I downed half the coffee before I finally just stopped trying to find a way to sugar coat anything. This wasn’t news that could be dumped into a text message. We needed to talk, face to face.
Me:
Hey, I know it’s early, but can we meet before school? It’s important.
It went from sent to read in a blink. Then three dots popped up. They disappeared, then reappeared. Then stopped and my phone rang with Archie’s face staring up at me from the contacts.
I froze.
Of course he’d call. Archie wasn’t built for slow or subtle. Most of the time, he didn’t seem built for patience either. That last one I knew was a lie, because he’d apparently been waiting on me for four years.
That just made my stomach drop all over again.
“Frankie?” He sounded like he was half-asleep and half-alarmed. “You okay? What’s wrong?”
Just like that, my throat went tight all over again. He’d tried to reach out to me all weekend and I hadn’t responded, but the minute I reached out to him—he was right there. Immediately. I really was a shitty friend some days. No matter what else went down, and based on the posts there’d been a lot of going down and bad decisions, we were supposed to still be friends.
I’d dropped the ball there.
But that soft panic edged by rough concern was a sucker punch. Telling him was absolutely the right thing to do, but I was going to be the one delivering the unexpected blow and I kind of hated myself a little.
Okay, a lot.
“I’m fine,” I lied automatically, which fooled exactly no one, least of all him.
“Frankie,” he said again, slower this time, gentler. “Talk to me. What happened?”
I closed my eyes, pressing the phone tighter against my ear, as if closeness could make it easier.
“I just… need to see you,” I said. “Before everything gets messy.”
A beat of silence. Then: “Okay. Ten minutes. Starbucks. If it’s crowded we can talk in the car.”
Before I could second-guess any of it, he hung up. I could almost picture him dragging on clothes and grabbing his keys. Somehow, I didn’t think he’d even pause to brush his hair.
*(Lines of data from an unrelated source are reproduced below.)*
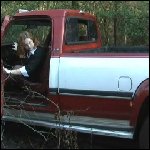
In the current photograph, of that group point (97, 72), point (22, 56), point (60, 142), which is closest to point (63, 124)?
point (60, 142)

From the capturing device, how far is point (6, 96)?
20.6 ft

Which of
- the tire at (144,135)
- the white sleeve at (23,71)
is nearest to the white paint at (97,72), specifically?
the tire at (144,135)

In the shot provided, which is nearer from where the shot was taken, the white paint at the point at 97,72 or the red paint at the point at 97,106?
the white paint at the point at 97,72

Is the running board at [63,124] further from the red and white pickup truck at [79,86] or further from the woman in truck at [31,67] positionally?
the woman in truck at [31,67]

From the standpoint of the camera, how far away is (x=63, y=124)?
18.3 ft

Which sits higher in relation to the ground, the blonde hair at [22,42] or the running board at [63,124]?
the blonde hair at [22,42]

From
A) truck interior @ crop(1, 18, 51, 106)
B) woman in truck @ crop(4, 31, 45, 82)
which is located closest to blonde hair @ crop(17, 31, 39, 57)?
truck interior @ crop(1, 18, 51, 106)

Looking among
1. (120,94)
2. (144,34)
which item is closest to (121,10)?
(144,34)

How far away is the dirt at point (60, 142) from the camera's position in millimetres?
5509

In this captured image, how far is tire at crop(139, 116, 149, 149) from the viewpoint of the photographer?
16.1 feet

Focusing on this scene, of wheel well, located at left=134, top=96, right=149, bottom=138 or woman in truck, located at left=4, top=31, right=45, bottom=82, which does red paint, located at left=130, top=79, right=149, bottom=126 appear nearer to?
wheel well, located at left=134, top=96, right=149, bottom=138

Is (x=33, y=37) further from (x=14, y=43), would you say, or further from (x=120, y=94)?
(x=120, y=94)

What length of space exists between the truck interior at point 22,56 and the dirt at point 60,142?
0.52 m

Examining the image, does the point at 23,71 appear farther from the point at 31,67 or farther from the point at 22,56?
the point at 22,56
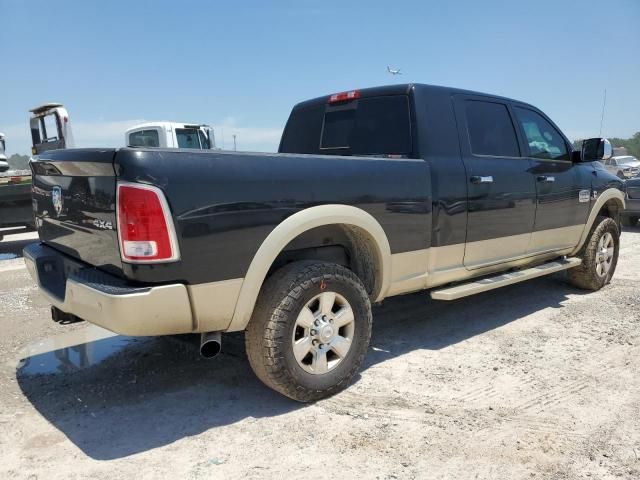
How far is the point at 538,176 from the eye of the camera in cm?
470

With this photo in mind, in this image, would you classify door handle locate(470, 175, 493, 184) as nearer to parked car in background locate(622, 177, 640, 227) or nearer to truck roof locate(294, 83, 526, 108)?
truck roof locate(294, 83, 526, 108)

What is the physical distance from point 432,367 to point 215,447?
1.68m

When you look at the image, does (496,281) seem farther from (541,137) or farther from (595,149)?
(595,149)

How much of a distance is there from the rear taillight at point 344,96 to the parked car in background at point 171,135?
7.45m

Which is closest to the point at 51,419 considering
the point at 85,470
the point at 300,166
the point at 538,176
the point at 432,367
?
the point at 85,470

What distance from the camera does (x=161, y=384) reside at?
3455 mm

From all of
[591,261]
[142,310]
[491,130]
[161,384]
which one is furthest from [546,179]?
[142,310]

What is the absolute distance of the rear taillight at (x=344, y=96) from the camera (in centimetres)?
436

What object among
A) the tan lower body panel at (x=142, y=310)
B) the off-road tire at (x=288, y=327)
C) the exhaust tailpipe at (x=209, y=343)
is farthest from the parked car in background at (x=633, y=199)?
the tan lower body panel at (x=142, y=310)

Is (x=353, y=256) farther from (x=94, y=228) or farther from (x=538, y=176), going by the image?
(x=538, y=176)

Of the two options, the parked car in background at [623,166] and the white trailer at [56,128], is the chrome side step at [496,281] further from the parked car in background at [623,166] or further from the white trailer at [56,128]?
the parked car in background at [623,166]

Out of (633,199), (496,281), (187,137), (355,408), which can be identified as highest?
(187,137)

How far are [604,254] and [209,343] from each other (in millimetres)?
4889

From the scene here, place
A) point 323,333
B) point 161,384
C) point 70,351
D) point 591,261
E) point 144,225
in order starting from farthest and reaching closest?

I stood there for a moment, staring at the phone screen gone dark, with that nervous, electric hum beginning to slide under my skin again. Nothing had been the same since spring.
Nothing.
It was about to get a lot worse.
I headed back to the bedroom to nudge Rachel. With care, I gripped her shoulder lightly to give her a gentle shake. “Hey,” I whispered. “Rach?”
She stirred, stretching like a cat herself before squinting up at me. “What time is it?”
“Too early,” I said, trying to smile. “I’ve gotta go meet Archie before school.”
That woke her up fast. “Wait, now? Like,nownow?” She rubbed at her face, already sitting up. “Do you want me to come with you?”
For half a second, I almost said yes, because the idea of facing any of this alone made my chest ache. But then I shook my head.